## WORK ORDER A
In the comment thread about a mother's recovery from breast cancer, which book does jap21 recommend?
## WORK ORDER B
Write the next part of the comment thread about a mother's recovery from breast cancer, beginning after its final line.

## PAGE TEXT
= = = = =
Your words tell an incredibly moving story of doubt, love, and support. Thank you for sharing this moment in your life. It is a crazy instance when our bodies, our most relied upon refuge, turn against us. You and your family are blessed to have such strong, resounding support when the unthinkable did happen. It is great news that your mother is recovering with such resiliency. Your mother is in my thoughts.

Warmest wishes,

Lisa

katea's picture

Thank You!

Thank you Lisa for your kind words and support. My mom, like her two other sisters with breast cancer, will continue to live life to the fullest.

warm regards,
Katea

Poverty is man-made that we can undo.

jap21's picture

Hang in there!

I am really glad to see the how strong and brilliant you are. All us women need to be like you nowadays. Please allow me to suggest a book to read: You Can Heal Your Body, by Louise Hay.Read it, please. And read it for your mom too.

God bless you today and always.
= = = = =
## SUPPLIED INFORMATION
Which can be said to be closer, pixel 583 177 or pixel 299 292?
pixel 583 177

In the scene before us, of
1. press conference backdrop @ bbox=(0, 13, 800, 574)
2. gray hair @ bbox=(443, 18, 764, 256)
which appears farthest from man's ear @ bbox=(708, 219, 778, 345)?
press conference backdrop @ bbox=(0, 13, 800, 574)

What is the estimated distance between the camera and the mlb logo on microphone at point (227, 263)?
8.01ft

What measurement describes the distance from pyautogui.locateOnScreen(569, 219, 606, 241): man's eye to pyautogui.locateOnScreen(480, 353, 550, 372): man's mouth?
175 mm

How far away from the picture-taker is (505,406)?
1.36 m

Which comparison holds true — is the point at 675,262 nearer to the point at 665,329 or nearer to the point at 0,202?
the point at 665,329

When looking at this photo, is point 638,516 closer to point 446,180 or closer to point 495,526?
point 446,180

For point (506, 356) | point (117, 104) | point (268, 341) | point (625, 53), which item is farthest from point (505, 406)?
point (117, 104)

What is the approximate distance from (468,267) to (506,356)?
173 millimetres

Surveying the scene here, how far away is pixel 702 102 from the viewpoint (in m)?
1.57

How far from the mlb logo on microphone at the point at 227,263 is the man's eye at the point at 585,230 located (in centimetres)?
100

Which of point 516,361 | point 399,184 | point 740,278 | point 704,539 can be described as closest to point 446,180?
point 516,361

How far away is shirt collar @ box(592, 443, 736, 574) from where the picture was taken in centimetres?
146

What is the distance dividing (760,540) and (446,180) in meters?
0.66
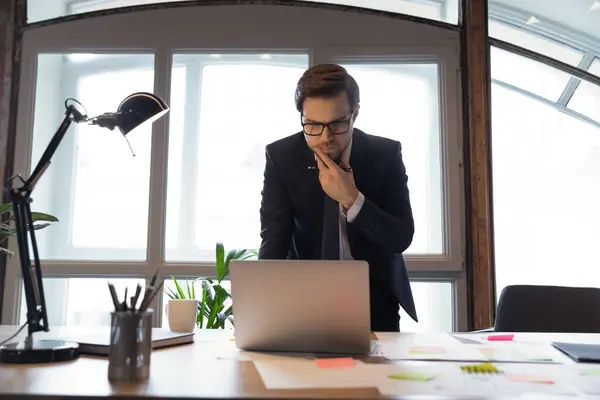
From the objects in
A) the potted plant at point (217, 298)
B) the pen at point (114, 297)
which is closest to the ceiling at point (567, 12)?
the potted plant at point (217, 298)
= = = = =
## EXERCISE OUTPUT A
You Can Heal Your Body, by Louise Hay.

## EXERCISE OUTPUT B
Jackie

Jacqueline Patiño FundActiva
Tarija - Bolivia
South America
www.jap21.wordpress.com

Kagwii's picture

Blessiings

Hi Kate,
Thank you for sharing with us this very moving story but also a story of hope, courage and love. May God continue to restore your mom and surround you all with love and support.

Blessings,
Purity

snelsonwoman's picture

A big Change

Hi Kate, I know you must be exhausted and happy your mother is doing much better. God does answer and has plans for all of us in this world and just be STRONG> LOVE ALWAYS

With Love!!

dawn_dancer's picture

All in the Family

Hi Katea --

I'm glad your mom is recovering quickly. I also am a breast cancer survivor -- 14 years now -- and it runs in my family also. Please be aware that when there is such a strong family history, that you also have the possibility of having a higher risk of getting the disease too. You and your sister may want to consider getting genetic testing to see if you've inherited either of the two cancer genes (BRCA-1 or BRCA-2). If you have, there are things you can consider to reduce your risk, as having this gene also increases your risk of ovarian cancer.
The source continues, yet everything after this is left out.